Entries taken from a collection
§ §

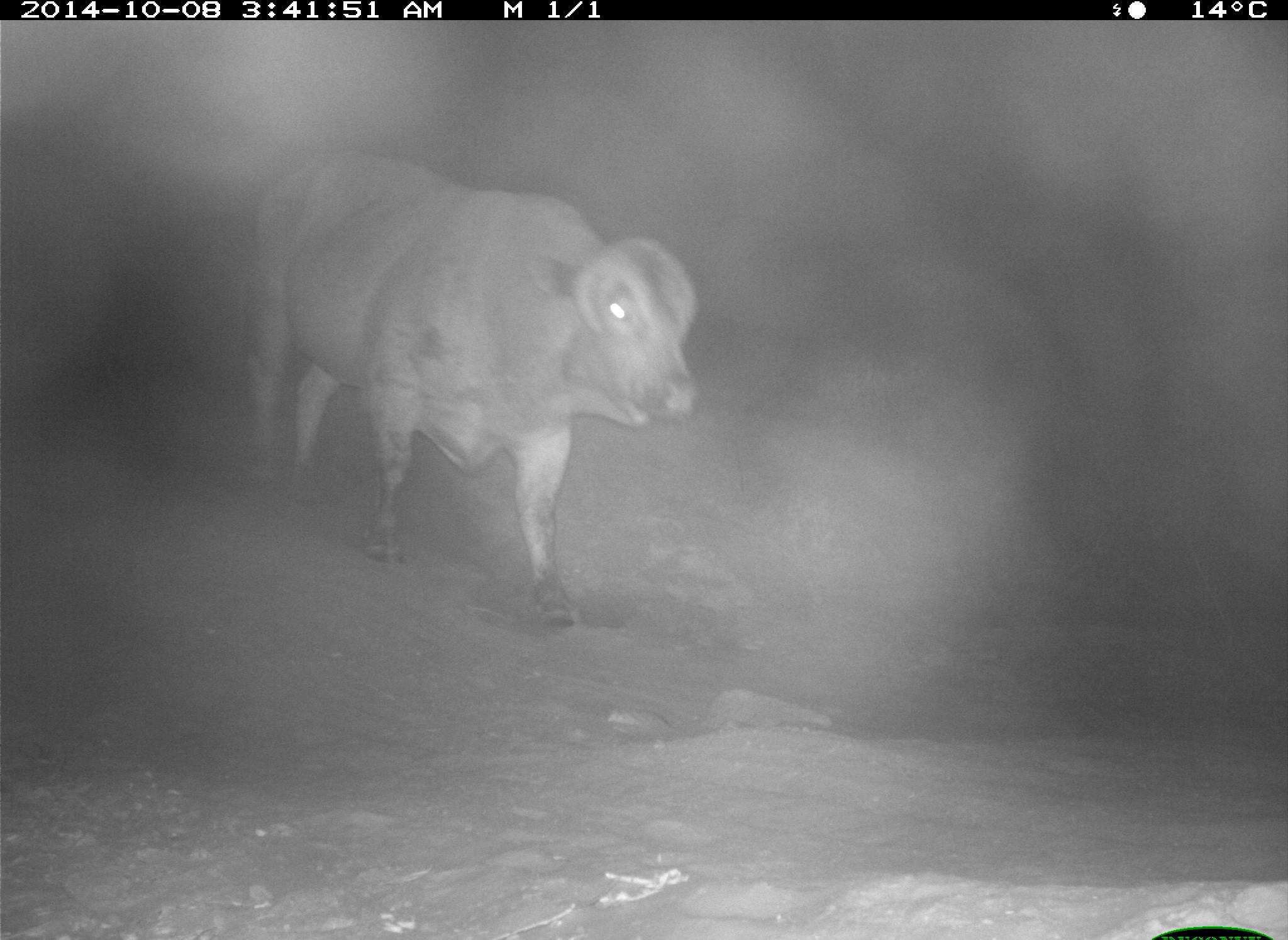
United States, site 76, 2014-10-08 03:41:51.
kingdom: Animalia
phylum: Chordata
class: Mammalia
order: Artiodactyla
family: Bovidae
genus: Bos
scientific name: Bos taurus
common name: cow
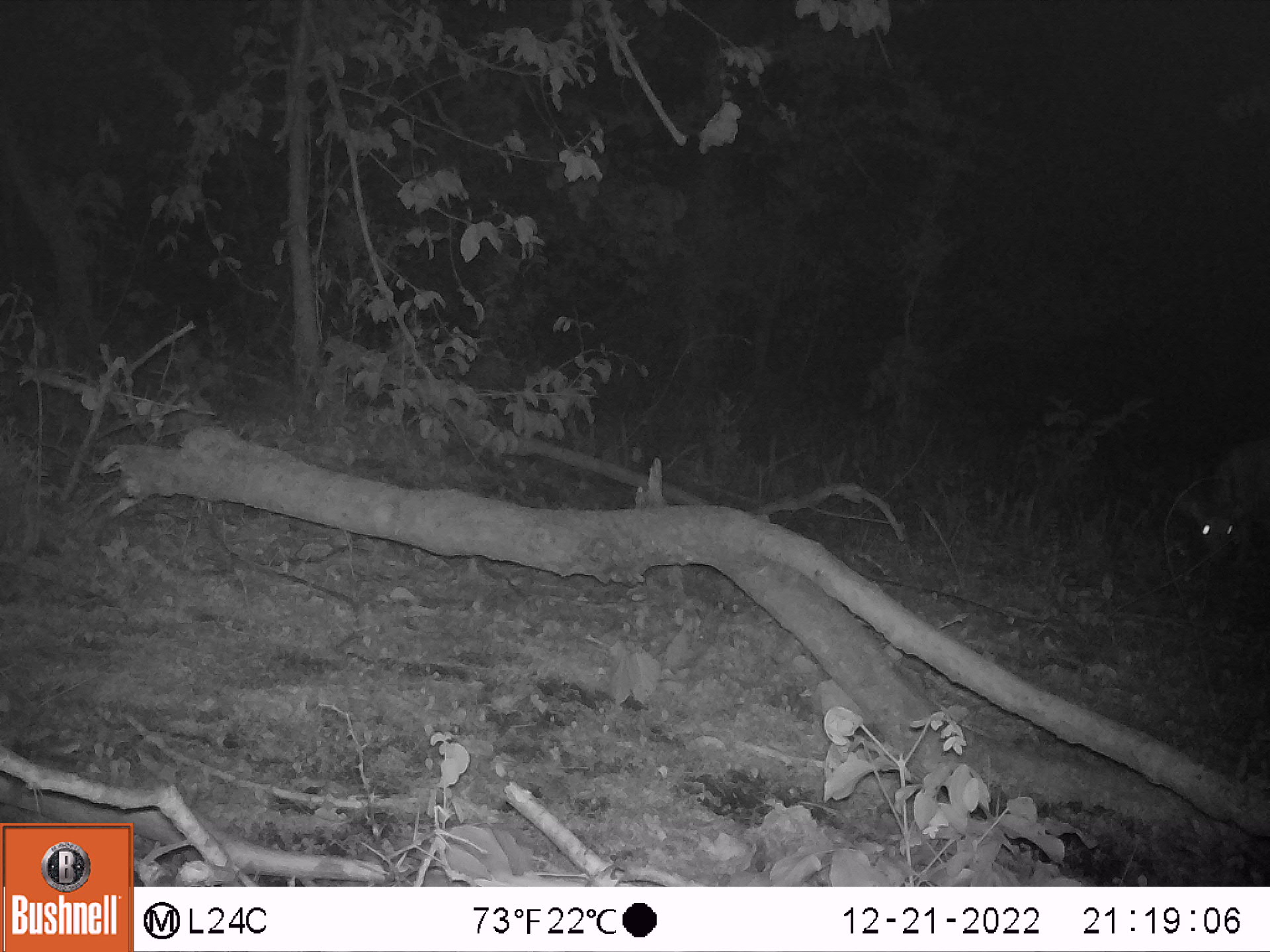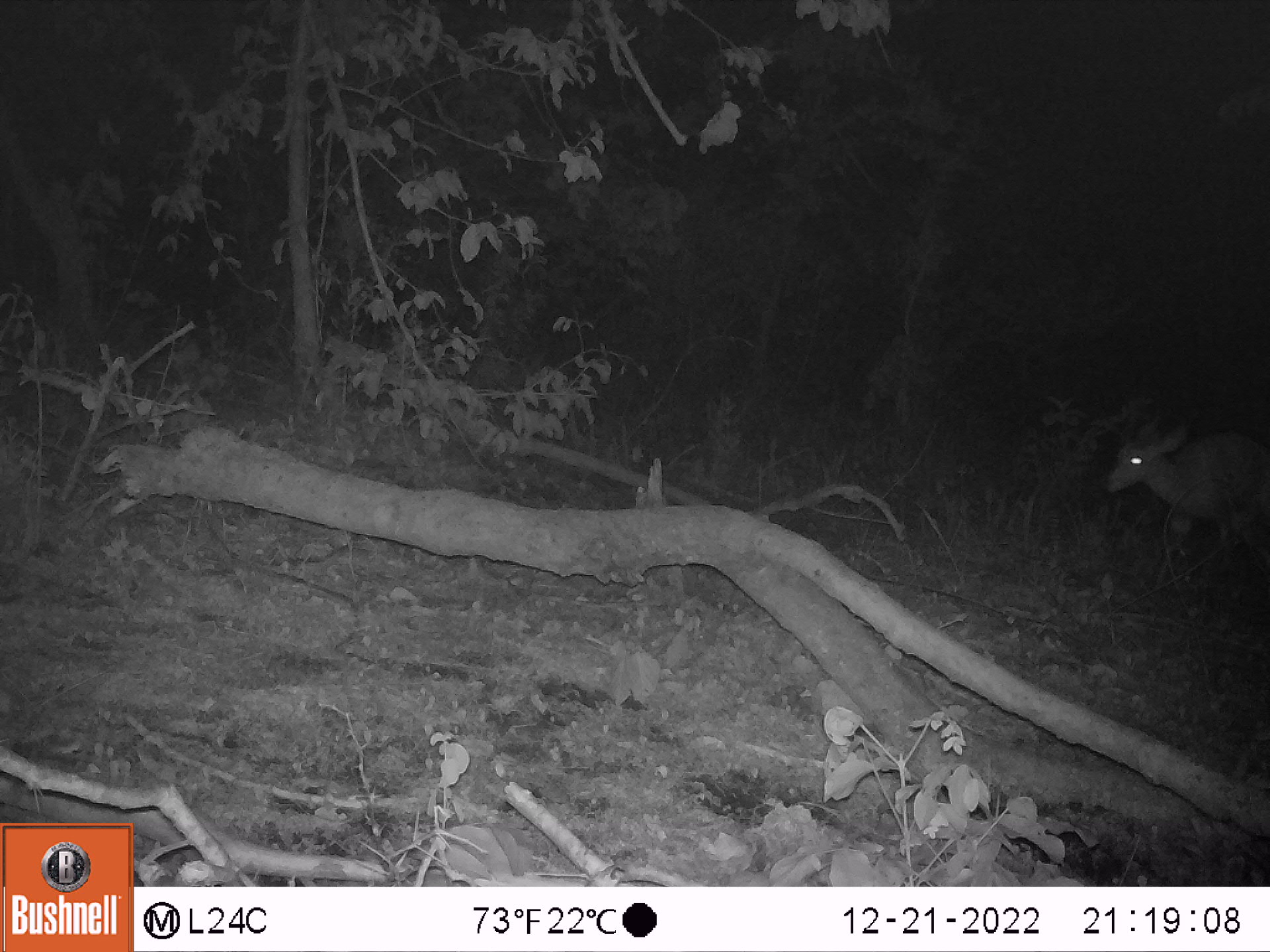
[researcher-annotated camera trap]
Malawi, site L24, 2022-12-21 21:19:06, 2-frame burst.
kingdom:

§ §

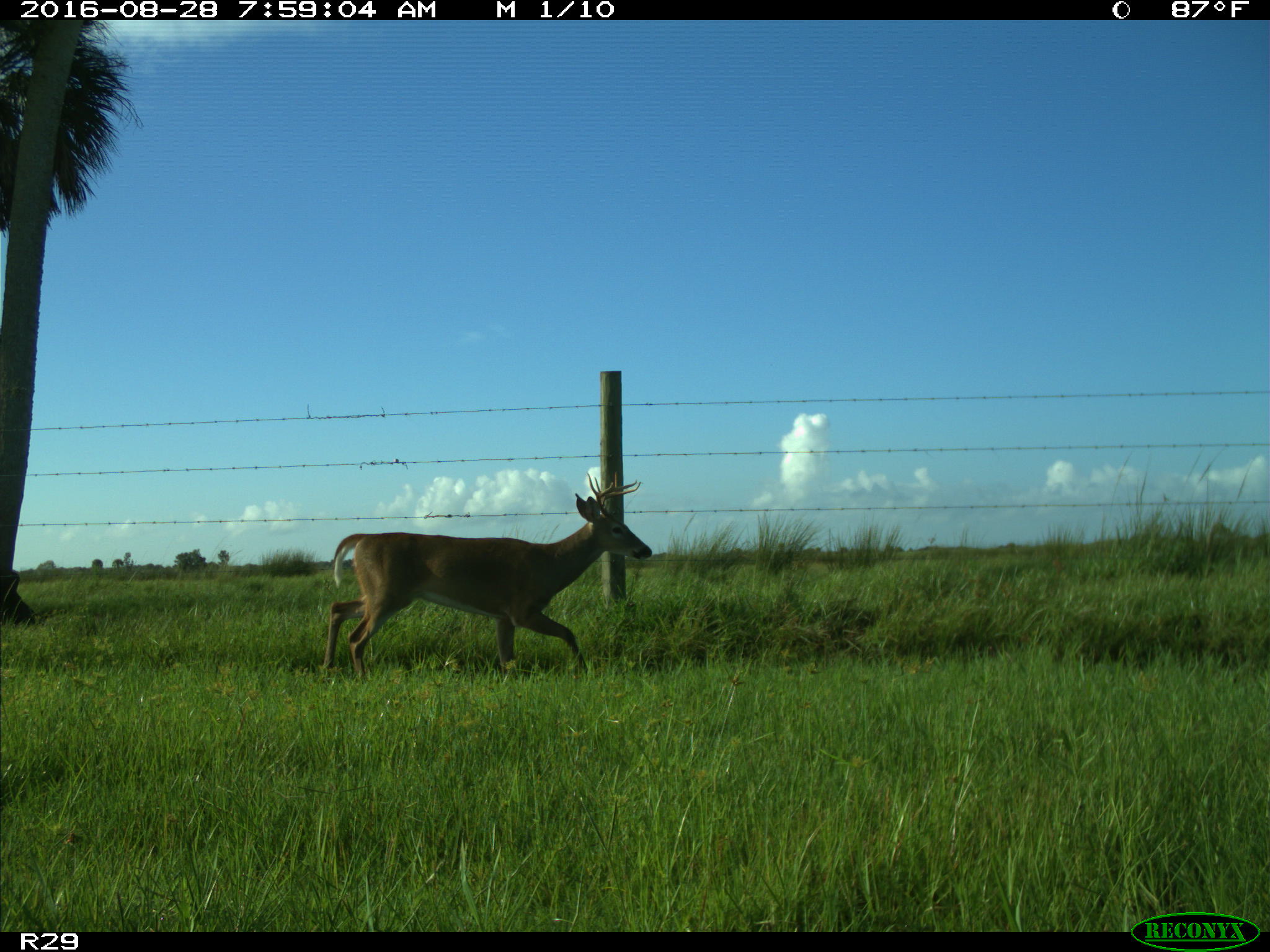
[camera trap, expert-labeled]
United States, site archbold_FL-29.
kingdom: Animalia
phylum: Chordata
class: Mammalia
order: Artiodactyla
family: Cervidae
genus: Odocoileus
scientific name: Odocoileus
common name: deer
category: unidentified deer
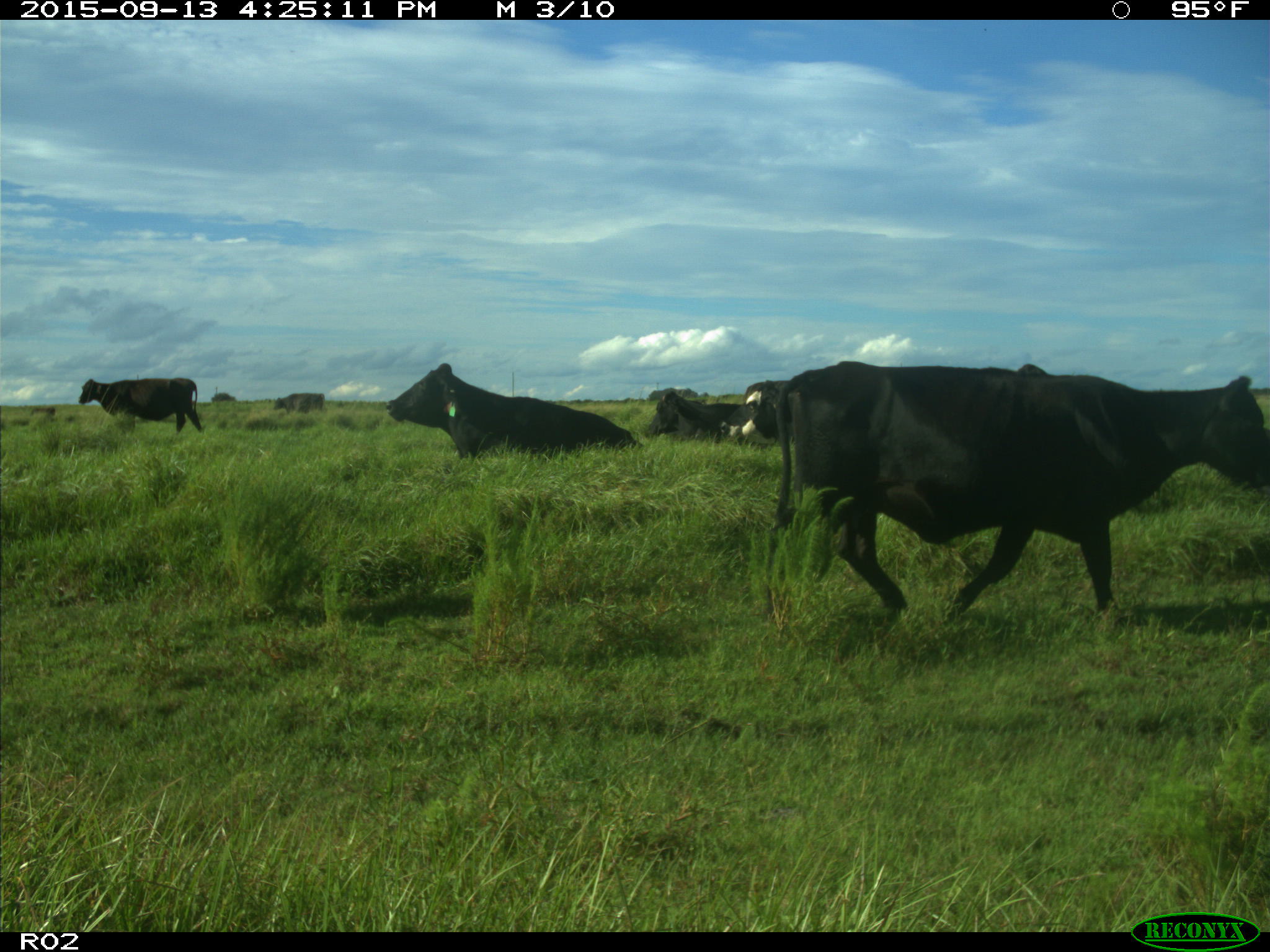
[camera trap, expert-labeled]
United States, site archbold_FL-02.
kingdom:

§ §

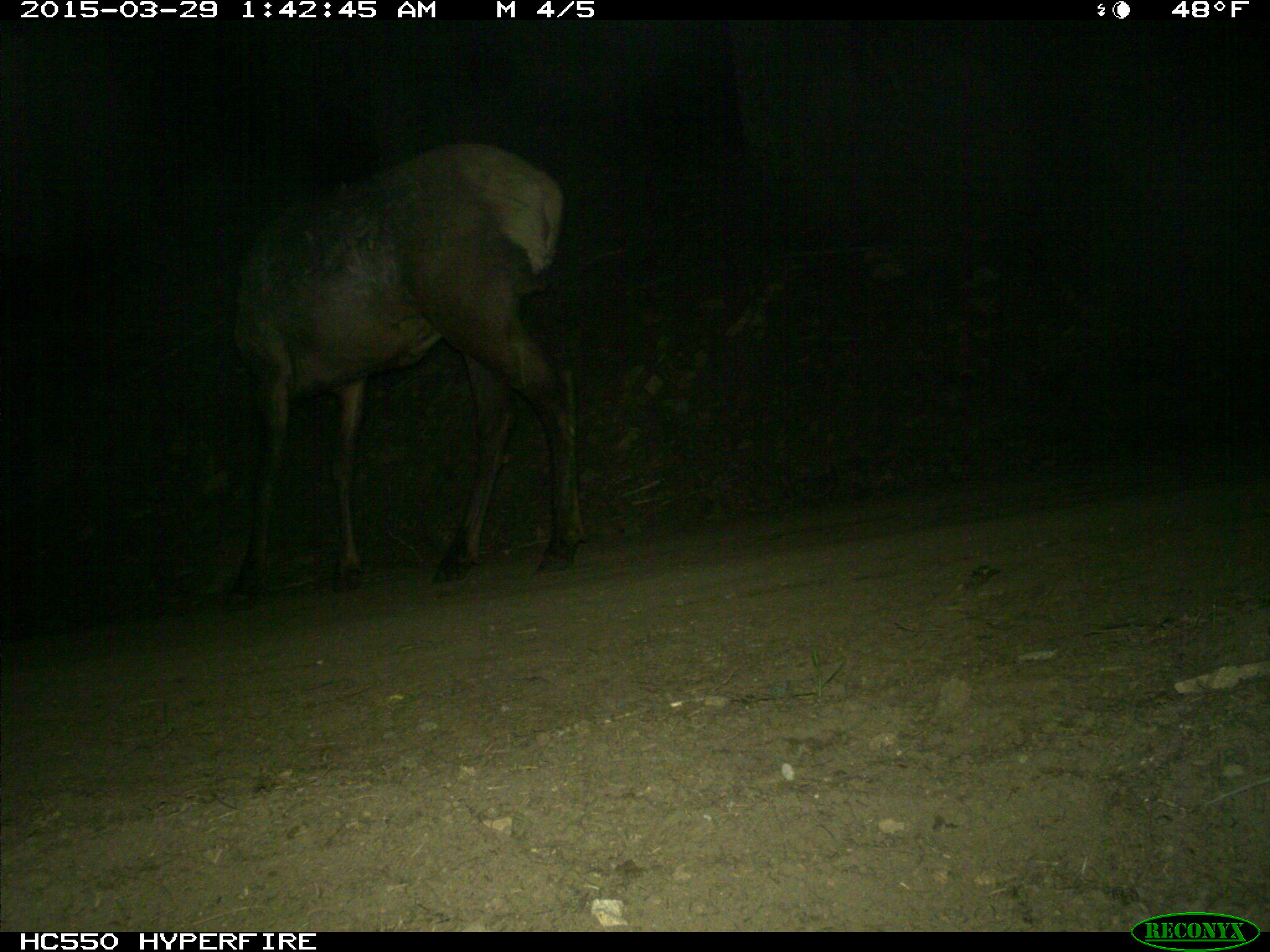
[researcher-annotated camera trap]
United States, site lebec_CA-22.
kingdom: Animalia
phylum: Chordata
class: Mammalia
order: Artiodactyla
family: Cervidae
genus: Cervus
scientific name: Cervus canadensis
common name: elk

§ §

• What you should do
Please show each line in the records above that contains "United".

• The completed task
United States, site 76, 2014-10-08 03:41:51.
United States, site archbold_FL-29.
United States, site archbold_FL-02.
United States, site lebec_CA-22.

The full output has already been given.